# WiDS Probability and Naive Bayes - Probability Exercises

## Import Libraries

In [None]:
from __future__ import division     # Make the division operation behave
import math                         # Get access to math functions that can help with probability calculations

## Basic Probability Calculations

Calculate the answers to these basic probability problems using operation methods in Python.

#### Tip: use round() function and string formatting to help with tidying up long float results.

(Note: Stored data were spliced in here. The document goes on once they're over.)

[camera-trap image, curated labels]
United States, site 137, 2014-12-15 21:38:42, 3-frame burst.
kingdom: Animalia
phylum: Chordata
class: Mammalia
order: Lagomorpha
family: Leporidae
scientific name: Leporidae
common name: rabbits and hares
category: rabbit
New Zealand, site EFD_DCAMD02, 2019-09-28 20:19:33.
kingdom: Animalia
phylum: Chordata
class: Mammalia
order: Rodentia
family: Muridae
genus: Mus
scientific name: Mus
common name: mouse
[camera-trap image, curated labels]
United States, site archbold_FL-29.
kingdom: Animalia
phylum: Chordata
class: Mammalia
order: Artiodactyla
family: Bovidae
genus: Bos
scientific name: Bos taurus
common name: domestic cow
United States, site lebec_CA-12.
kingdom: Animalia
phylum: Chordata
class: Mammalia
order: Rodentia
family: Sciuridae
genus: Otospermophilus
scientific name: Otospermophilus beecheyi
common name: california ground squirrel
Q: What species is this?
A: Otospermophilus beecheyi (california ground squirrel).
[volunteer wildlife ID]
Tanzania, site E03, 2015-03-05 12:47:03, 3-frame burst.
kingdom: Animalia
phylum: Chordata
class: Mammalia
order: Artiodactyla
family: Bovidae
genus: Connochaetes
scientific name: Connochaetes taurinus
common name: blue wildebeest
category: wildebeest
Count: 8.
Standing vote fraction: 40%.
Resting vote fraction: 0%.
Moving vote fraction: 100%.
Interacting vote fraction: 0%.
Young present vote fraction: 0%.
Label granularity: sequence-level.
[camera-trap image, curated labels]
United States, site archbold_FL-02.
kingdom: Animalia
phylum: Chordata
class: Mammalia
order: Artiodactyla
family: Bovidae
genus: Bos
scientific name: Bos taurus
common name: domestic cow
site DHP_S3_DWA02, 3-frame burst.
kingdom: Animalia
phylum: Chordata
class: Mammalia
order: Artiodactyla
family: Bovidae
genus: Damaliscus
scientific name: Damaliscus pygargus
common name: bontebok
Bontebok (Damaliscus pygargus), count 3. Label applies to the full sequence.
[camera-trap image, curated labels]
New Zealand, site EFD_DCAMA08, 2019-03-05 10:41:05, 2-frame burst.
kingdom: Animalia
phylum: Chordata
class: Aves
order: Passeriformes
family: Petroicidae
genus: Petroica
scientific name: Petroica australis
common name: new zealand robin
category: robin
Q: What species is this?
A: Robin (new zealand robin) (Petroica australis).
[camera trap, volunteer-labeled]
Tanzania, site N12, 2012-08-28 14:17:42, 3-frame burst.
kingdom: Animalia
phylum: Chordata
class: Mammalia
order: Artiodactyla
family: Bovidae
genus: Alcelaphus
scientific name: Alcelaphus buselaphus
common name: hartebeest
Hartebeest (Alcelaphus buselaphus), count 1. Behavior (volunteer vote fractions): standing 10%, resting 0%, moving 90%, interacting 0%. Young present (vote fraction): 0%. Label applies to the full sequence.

Q1. What is the likelihood of rolling a 2 *or* a 3 on a fair six-sided dice? 

In [None]:
# The number of favorable outcomes is 2, the number of possible outcomes is 6

print "The probability of rolling a 2 or a 3 on 6-sided dice is:", round(2/6, 2)  # using round function to get 2 dec pl

Q2. What is the probability of getting a ham sandwich, when randomly selecting from a platter that has 5 turkey, 3 vegetarian, 4 beef, 2 ham, and 5 chicken?

In [None]:
total_outcomes = 5 + 3 + 4 + 2 + 5  # all of the sandwich possibilities
favorable_outcomes = 2              # all of the ham handwich possibilities   
ham_prob = favorable_outcomes / total_outcomes
print "Probability of getting a ham sandwich is:", "%.2f" %ham_prob  # using string formatting to get 2 decimal place float


Q3. How likely is it that you will get both heads on a fair coin flip AND an even number on a fair six-sided dice?

In [None]:
prob_of_H = 1/2     # 1 favorable outcome (Heads) over 2 Total outcomes (Heads and Tails) gives 1/2
prob_of_even = 1/2  # Even dice roll options are 2,4,6. Total options 1,2,3,4,5,6. This gives 3/6, fraction reduces to 1/2

prob_of_H_and_even = prob_of_H * prob_of_even    # Assumes that these probabilities are independent.
print "The probability of getting both 'Heads' and an even number is:", "{:.0%}".format(prob_of_H_and_even)
                                                                    # using built-in format method to get this as a percentage

Q4. Aliens come down to earth and start abducting people, but not entirely randomly. Women have a 70% chance of being beamed up, and people over the age of 30 have a 45% likelihood. Given your gender and age, how likely is it that you will be transported to the inside of an alien ship?

In [None]:
# Your answer will vary, depending on your age and gender charactistics. Below answer assumes female aged over 30.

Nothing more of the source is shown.